▸ **The problem**
Locate each line in the listing below that contains the word "lowest", and copy those lines out in full.

▸ **Data extracted from a collection**
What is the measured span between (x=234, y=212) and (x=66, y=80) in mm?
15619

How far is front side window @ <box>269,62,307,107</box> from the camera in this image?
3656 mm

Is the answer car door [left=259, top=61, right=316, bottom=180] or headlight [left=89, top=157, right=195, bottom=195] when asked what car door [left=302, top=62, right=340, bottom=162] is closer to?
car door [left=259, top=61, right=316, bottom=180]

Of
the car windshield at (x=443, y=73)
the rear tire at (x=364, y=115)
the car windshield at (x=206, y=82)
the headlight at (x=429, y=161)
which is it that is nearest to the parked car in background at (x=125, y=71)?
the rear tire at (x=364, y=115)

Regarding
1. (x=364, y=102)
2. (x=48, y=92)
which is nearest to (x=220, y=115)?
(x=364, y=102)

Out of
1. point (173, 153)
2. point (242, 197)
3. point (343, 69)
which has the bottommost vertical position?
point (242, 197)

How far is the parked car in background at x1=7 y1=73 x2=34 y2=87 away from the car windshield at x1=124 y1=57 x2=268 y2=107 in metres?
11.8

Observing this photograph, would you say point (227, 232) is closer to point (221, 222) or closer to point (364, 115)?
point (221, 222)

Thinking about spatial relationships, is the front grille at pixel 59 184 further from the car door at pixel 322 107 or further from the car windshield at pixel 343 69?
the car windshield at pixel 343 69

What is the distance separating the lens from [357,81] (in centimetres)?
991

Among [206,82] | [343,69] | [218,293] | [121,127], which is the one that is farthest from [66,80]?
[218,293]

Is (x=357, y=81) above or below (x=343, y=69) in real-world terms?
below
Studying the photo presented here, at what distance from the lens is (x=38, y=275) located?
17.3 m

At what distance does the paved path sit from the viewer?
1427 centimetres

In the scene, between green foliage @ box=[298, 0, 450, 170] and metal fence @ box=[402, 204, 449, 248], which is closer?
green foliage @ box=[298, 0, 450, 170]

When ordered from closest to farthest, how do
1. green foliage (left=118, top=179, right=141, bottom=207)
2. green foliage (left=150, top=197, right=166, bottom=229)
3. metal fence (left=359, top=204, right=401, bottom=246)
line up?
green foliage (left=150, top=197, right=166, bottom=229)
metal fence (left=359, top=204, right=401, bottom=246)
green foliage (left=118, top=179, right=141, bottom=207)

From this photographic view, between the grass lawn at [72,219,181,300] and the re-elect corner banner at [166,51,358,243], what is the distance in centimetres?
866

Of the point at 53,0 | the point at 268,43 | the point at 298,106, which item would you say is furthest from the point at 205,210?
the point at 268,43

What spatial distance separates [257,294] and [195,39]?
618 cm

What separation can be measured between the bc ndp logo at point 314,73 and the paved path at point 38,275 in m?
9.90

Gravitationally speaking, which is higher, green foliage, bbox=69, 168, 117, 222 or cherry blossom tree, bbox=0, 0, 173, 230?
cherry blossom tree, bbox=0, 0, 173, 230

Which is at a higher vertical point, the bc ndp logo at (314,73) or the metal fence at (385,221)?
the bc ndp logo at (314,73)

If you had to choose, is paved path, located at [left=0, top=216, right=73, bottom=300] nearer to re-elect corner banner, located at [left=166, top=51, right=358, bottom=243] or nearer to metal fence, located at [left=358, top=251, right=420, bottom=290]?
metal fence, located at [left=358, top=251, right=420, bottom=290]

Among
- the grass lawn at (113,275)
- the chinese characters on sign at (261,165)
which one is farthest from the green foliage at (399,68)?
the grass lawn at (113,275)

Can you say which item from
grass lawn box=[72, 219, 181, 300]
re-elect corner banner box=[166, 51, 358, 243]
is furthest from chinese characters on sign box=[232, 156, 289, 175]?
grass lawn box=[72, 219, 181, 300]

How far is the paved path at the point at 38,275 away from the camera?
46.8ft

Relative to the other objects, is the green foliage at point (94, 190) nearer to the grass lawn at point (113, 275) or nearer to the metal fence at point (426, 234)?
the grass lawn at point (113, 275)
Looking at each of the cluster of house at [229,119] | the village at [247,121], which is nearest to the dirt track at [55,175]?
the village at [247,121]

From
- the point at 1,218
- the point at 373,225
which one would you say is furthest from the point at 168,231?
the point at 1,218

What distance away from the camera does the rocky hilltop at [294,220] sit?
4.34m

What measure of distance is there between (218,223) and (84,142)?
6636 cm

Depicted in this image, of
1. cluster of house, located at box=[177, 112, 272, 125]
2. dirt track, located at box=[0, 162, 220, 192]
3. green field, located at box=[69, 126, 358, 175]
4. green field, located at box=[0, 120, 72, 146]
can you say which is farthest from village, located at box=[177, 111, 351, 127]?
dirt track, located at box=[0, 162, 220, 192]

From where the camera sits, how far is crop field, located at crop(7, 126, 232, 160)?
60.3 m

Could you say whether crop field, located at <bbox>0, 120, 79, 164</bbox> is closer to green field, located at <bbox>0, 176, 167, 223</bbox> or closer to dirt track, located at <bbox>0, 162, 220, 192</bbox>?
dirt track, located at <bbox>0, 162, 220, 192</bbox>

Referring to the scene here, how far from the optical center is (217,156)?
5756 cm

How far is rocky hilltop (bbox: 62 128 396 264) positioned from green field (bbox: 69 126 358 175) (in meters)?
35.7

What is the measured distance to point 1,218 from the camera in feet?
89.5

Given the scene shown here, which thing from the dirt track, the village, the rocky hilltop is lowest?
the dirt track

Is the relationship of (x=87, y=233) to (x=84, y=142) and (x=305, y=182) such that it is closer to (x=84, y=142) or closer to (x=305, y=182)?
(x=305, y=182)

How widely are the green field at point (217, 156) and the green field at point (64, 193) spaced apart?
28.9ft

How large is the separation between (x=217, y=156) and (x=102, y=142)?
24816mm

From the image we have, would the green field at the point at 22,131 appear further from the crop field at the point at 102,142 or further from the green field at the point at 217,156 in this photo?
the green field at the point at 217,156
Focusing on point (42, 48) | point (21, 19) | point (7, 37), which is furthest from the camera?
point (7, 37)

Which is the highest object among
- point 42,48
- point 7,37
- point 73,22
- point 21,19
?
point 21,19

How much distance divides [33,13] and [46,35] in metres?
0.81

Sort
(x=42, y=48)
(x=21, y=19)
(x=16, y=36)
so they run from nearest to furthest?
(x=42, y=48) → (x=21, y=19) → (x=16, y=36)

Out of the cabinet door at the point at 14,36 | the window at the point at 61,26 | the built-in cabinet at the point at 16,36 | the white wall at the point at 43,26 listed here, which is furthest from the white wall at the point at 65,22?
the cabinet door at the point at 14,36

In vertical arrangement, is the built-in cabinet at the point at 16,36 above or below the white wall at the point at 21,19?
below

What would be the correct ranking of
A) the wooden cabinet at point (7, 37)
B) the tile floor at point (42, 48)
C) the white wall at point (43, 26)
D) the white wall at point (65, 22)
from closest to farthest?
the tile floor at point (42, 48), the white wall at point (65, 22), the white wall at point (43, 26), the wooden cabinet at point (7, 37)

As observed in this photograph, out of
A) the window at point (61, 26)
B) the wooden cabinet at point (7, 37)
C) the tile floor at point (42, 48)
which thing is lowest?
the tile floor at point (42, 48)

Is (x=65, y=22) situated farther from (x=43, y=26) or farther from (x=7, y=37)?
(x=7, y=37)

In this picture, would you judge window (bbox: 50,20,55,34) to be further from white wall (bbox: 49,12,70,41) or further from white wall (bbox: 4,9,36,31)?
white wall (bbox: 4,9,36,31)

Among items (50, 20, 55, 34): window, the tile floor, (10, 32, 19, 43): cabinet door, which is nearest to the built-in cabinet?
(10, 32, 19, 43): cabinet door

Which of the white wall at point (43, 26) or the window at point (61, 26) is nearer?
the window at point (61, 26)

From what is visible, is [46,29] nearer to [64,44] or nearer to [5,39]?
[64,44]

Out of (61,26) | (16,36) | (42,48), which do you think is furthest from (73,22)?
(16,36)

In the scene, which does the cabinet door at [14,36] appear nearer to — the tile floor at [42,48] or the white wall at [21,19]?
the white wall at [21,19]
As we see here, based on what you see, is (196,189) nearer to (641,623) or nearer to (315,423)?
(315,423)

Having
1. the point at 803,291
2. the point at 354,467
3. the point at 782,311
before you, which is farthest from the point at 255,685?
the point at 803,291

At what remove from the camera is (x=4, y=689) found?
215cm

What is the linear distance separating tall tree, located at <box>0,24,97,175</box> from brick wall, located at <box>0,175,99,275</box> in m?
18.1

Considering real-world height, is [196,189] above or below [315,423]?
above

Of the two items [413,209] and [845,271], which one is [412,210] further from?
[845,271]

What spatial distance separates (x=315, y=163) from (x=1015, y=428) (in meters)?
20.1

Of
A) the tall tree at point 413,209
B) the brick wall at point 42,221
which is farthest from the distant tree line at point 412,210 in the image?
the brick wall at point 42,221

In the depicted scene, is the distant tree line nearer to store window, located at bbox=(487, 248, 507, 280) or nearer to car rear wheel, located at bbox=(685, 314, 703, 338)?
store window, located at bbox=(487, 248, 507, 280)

▸ **Reply to the exercise**
Given the scene shown here, which thing from the dirt track, the village, the rocky hilltop is lowest?
which thing is lowest?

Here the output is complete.